The numerator is \( x^2 + 2x - 15 \), which factors as: \[ (x + 5)(x - 3) = 0 \] This gives zeros at: \[ x = -5 \quad \text{and} \quad x = 3 \]

Step 2: Finding the zeros of the denominator

The denominator is \( x^2 - 7x - 18 \), which factors as: \[ (x + 2)(x - 9) = 0 \] This gives zeros at: \[ x = -2 \quad \text{and} \quad x = 9 \]

Step 3: Defining intervals

Using these zeros, we define the following intervals: \[ (-\infty, -5), (-5, -2), (-2, 3), (3, 9), (9, \infty) \]

Step 4: Testing the sign of \( f(x) \) in each interval

Now, we will test the sign of \( f(x) \) in each of these intervals by picking a test point from each:

• Test \( x = -6 \) in \( (-\infty, -5) \): \[ f(-6) = \frac{(-)}{(-)} = \text{positive} \]
• Test \( x = -3 \) in \( (-5, -2) \): \[ f(-3) = \frac{(+)}{(-)} = \text{negative} \]
• Test \( x = 0 \) in \( (-2, 3) \): \[ f(0) = \frac{(-)}{(-)} = \text{positive} \]
• Test \( x = 6 \) in \( (3, 9) \): \[ f(6) = \frac{(+)}{(-)} = \text{negative} \]
• Test \( x = 10 \) in \( (9, \infty) \): \[ f(10) = \frac{(+)}{(+)} = \text{positive} \]

Step 5: Conclusion

From the above evaluations, \( f(x) \) is negative in the intervals: \[ (-5, -2) \quad \text{and} \quad (3, 9) \]

Final Answer:

The correct option is \( \boxed{(-5 < x < -2 \text{ or } 3 < x < 9)} \).

Answer 2

We are given the rational function: 

\[ f(x) = \frac{x^2 + 2x - 15}{x^2 - 7x - 18} < 0 \] Which can be factored as: \[ \frac{(x + 5)(x - 3)}{(x - 9)(x + 2)} < 0 \]
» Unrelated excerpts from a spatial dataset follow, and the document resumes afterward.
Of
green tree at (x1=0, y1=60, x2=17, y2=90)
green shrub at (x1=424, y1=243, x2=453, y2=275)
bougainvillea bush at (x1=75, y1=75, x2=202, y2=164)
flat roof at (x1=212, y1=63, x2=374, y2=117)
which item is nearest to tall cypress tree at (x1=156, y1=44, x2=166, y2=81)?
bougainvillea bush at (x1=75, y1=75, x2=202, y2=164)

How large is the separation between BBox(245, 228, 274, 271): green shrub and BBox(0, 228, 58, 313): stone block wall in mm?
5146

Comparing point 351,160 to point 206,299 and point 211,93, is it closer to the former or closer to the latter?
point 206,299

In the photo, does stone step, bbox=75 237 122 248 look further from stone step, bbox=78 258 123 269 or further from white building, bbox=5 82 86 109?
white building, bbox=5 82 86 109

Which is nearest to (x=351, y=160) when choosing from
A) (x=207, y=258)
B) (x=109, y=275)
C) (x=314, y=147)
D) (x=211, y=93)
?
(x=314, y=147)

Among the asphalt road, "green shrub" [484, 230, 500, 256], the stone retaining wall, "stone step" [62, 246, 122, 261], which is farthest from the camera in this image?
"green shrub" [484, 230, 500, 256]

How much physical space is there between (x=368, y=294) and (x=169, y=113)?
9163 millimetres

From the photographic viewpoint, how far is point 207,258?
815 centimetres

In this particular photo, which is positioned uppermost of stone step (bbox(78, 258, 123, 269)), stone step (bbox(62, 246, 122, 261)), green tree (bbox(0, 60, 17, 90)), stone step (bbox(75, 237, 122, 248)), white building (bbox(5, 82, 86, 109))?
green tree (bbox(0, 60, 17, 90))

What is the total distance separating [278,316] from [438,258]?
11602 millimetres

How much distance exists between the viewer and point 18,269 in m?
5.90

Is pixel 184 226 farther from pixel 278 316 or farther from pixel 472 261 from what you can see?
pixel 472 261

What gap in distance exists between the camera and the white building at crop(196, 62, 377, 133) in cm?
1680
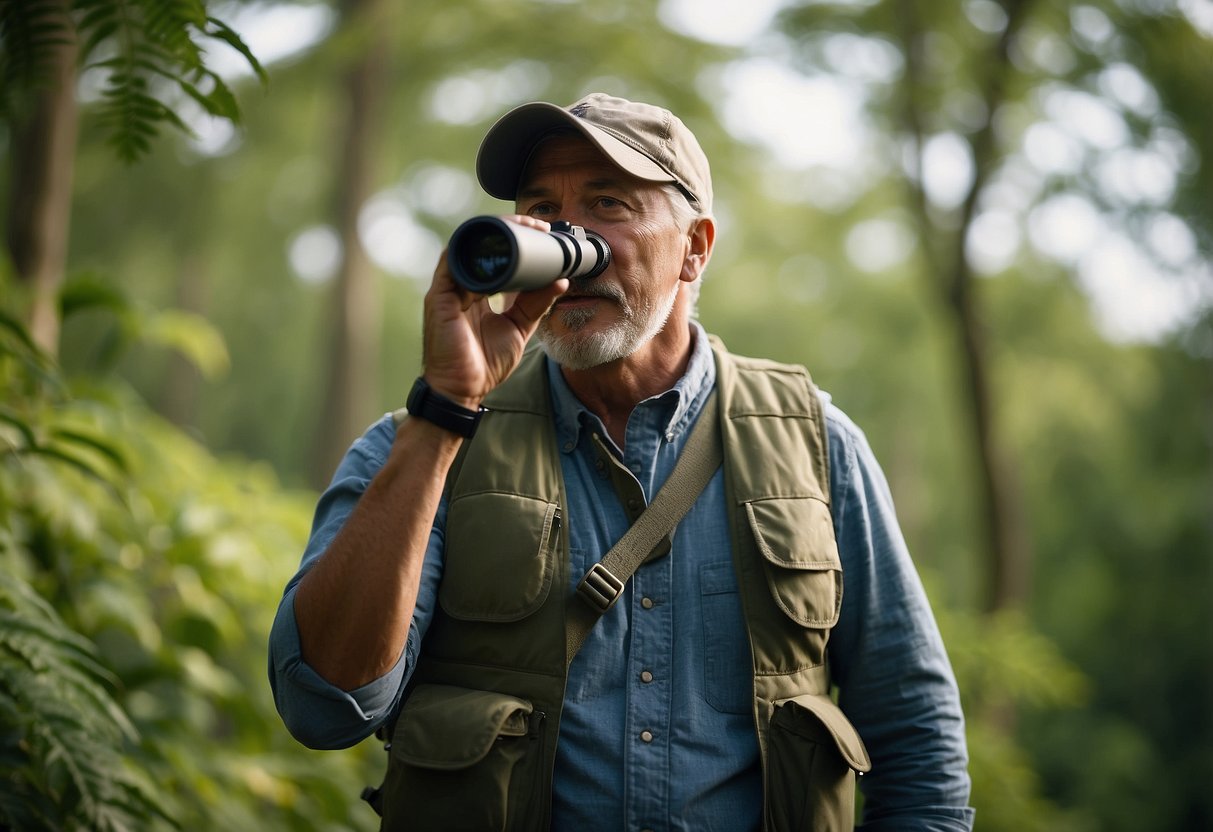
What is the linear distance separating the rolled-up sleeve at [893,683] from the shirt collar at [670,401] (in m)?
0.32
Step 1: Identifying critical points

The critical points are the zeros of the numerator and denominator: \[ x = -5, \, -2, \, 3, \, 9 \]

Step 2: Testing the sign in different intervals

We now analyze the sign of the expression in the intervals defined by these critical points: \( (-\infty, -5), (-5, -2), (-2, 3), (3, 9), (9, \infty) \). - **For \( x < -5 \)**: All four terms \((x + 5), (x - 3), (x - 9), (x + 2)\) will be negative, resulting in a positive overall expression. - **For \( x > 9 \)**: All four terms will be positive, leading to a positive overall expression. - **For \( -2 < x < 3 \)**: Two terms are negative and two are positive, resulting in a positive overall expression. - **For \( -5 < x < -2 \) and \( 3 < x < 9 \)**: The expression will be negative as two terms are positive and two are negative.

Step 3: Conclusion

From the analysis above, the expression \( f(x) \) is negative in the intervals: \[ (-5 < x < -2) \quad \text{or} \quad (3 < x < 9) \]

Final Answer:

The correct option is \( \boxed{(-5 < x < -2 \text{ or } 3 < x < 9)} \).